Pawar grows orange and red gerberas under polythene in climate-controlled conditions to shield them from Maharashtra's scorching summer, when temperatures can top 48 C.

The hardier birds of paradise plants flourish in the field and take three years to reach production of 30 flowers each. They will flash their orange and purple crests for 20 years.

The central belt of Maharashtra is prime sugar cane country, producing over nine million tonnes of the sweetener - or about 40 per cent of India's total output.

The government guarantees minimum prices for farmers, currently at 139.12 rupees per 100 kilogrammes, for sugarcane. Sugar is an important source of food energy for a country where over 42 per cent of the 1.2 billion population are below the poverty line.

But farmers like Pawar are experimenting with crops such as flowers, a luxury item where more money can often be made.

"Flowers are giving much higher returns than other traditional crops. But the initial investment is very high. You have to wait for four to five years for breakeven," Pawar said.

Flower production has boomed in India, as its eight per cent annual growth boosts incomes in the middle class. Wedding halls are often crammed with blossoms and frequent festivals are seen as an occasion for garlanding with hot-hued blooms.

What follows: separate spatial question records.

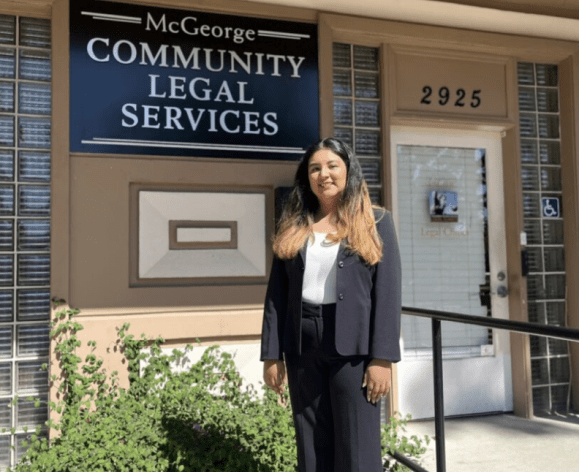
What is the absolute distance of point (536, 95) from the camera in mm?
4559

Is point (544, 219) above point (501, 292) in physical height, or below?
above

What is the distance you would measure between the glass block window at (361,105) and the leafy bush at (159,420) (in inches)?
67.2

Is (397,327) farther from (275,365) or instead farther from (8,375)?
(8,375)

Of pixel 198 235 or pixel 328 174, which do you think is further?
pixel 198 235

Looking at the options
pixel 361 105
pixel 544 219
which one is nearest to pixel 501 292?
pixel 544 219

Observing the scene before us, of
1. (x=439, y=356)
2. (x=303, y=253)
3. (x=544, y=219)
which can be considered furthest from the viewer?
(x=544, y=219)

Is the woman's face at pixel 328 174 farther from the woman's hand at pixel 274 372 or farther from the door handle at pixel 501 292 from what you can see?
the door handle at pixel 501 292

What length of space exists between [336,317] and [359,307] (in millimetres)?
87

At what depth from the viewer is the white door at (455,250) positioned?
4.25m

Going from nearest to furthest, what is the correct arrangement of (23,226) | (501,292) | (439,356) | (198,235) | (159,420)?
(439,356), (159,420), (23,226), (198,235), (501,292)

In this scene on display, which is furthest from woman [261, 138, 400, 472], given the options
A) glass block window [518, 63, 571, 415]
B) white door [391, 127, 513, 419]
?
glass block window [518, 63, 571, 415]

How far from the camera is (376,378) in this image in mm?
1915

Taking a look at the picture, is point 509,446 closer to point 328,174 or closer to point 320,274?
point 320,274

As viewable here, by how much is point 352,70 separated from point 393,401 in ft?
7.80
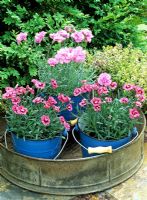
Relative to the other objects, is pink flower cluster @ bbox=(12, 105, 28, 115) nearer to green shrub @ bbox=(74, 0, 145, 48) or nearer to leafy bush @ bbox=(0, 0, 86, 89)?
leafy bush @ bbox=(0, 0, 86, 89)

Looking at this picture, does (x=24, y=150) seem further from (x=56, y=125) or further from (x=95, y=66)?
(x=95, y=66)

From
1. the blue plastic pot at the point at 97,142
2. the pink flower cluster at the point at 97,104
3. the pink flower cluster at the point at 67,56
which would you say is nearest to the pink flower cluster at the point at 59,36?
the pink flower cluster at the point at 67,56

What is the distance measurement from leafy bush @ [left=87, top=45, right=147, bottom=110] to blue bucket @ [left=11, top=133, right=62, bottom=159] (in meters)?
1.06

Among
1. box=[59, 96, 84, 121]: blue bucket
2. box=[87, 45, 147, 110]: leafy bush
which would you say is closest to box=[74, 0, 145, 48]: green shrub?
box=[87, 45, 147, 110]: leafy bush

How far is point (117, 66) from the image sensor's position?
157 inches

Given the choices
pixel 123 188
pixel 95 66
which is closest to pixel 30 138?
pixel 123 188

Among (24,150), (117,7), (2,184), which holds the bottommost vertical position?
(2,184)

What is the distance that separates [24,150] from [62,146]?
1.41ft

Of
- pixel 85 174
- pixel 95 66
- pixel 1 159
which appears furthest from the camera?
pixel 95 66

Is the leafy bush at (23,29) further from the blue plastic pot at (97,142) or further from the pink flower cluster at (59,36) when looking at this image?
the blue plastic pot at (97,142)

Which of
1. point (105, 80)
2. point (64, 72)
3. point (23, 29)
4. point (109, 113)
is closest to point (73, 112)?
point (64, 72)

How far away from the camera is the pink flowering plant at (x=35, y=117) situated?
3.01 meters

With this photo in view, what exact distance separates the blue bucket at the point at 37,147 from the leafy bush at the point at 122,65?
3.48 ft

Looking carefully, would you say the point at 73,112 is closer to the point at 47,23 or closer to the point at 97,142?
the point at 97,142
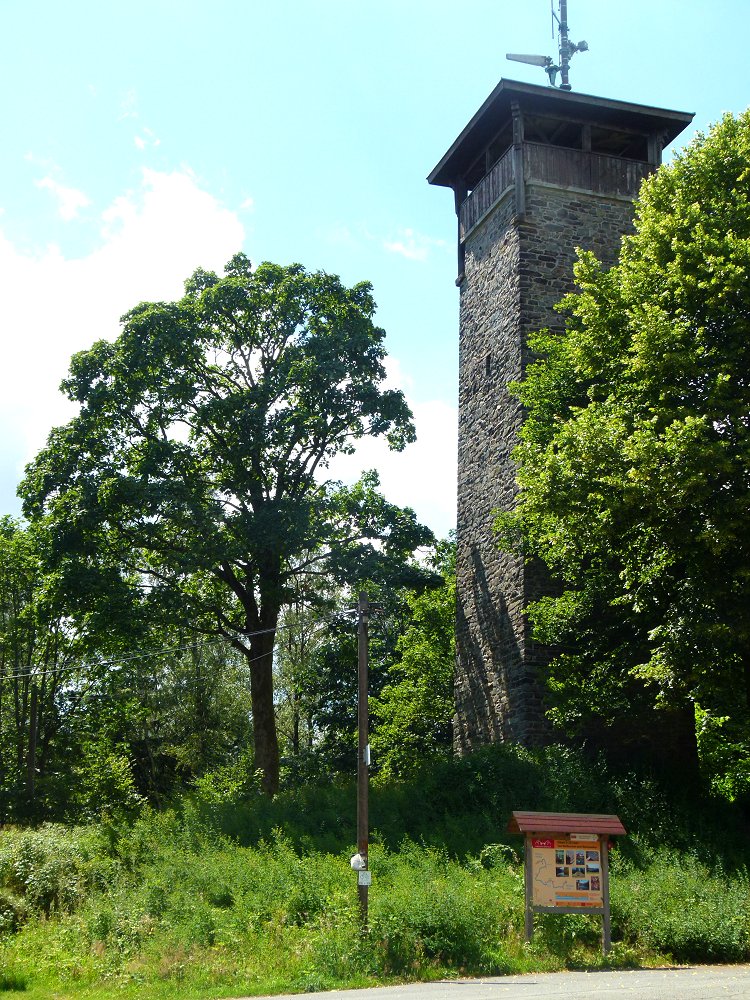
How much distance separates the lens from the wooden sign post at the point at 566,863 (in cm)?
1611

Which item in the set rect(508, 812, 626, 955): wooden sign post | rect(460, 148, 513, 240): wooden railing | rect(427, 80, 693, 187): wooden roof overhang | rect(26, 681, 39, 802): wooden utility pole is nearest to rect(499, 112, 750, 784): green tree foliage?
rect(508, 812, 626, 955): wooden sign post

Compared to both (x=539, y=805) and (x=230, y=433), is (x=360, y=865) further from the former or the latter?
(x=230, y=433)

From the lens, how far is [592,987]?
43.7 feet

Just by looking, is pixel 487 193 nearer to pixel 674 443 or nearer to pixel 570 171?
pixel 570 171

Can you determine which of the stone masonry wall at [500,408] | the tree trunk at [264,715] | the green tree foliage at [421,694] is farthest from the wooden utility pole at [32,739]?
the stone masonry wall at [500,408]

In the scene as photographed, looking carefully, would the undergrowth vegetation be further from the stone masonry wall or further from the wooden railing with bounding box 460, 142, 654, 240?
the wooden railing with bounding box 460, 142, 654, 240

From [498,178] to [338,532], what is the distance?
36.6 feet

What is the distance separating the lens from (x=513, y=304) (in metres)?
28.5

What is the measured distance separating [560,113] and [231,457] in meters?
13.5

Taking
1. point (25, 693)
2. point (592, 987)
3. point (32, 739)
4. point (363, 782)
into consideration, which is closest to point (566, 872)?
point (592, 987)

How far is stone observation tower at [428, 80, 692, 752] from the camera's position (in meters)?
27.5

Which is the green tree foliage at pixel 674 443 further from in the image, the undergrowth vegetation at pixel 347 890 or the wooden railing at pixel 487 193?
the wooden railing at pixel 487 193

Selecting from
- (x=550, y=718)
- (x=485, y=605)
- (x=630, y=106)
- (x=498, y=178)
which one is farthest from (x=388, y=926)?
(x=630, y=106)

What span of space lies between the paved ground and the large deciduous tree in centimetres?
1305
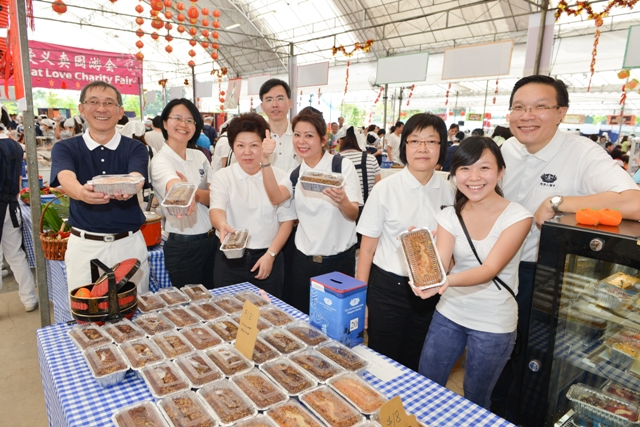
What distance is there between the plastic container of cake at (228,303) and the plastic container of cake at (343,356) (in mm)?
511

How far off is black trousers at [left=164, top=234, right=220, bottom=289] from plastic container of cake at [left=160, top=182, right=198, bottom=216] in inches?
24.7

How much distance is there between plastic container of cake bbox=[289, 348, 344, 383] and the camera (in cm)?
144

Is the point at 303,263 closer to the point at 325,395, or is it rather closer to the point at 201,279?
the point at 201,279

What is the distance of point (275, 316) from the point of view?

"Previously, people had been using flowers only for big functions. But now, even for a small function they are buying," said Kiran Nanavare, a 31-year-old flower trader based in Pune in Maharashtra.

"Every year we are seeing a rise in demand."

Market Demand
Flower stalls dot every market and many street corners in India's big cities, selling loose stems or elaborate bouquets and set-piece presentation arrangements.

The amount of land dedicated to flower production in India jumped 55 per cent to 183,000 hectares in the five years to 2009/10, according to the National Horticulture Board.

Cut flower production rose to 6,667 million stems in 2009/10, from 2,071 million in 2004/05.

Prices for out-to-please gerbera can rise to seven rupees in the peak wedding season, Nanavare said, but can fall to four rupees in mid-June during the monsoon months when heavy rains and sultry temperatures keep partying subdued.

"Interior decorators buy during the wedding season in large amounts, but throughout the year demand remains there from small vendors" who organise buffet functions and other ornamental occasions, Nanavare said.

Some farmers in the country's rugged rural expanses are now trying to explore the global market as well, mostly with Dutch roses, but their share in the world market is still tiny.

"We don't have cold storage facilities for exports. Once we get that we will test how demand is for Indian flowers in other countries, where prices are much higher," Pawar said.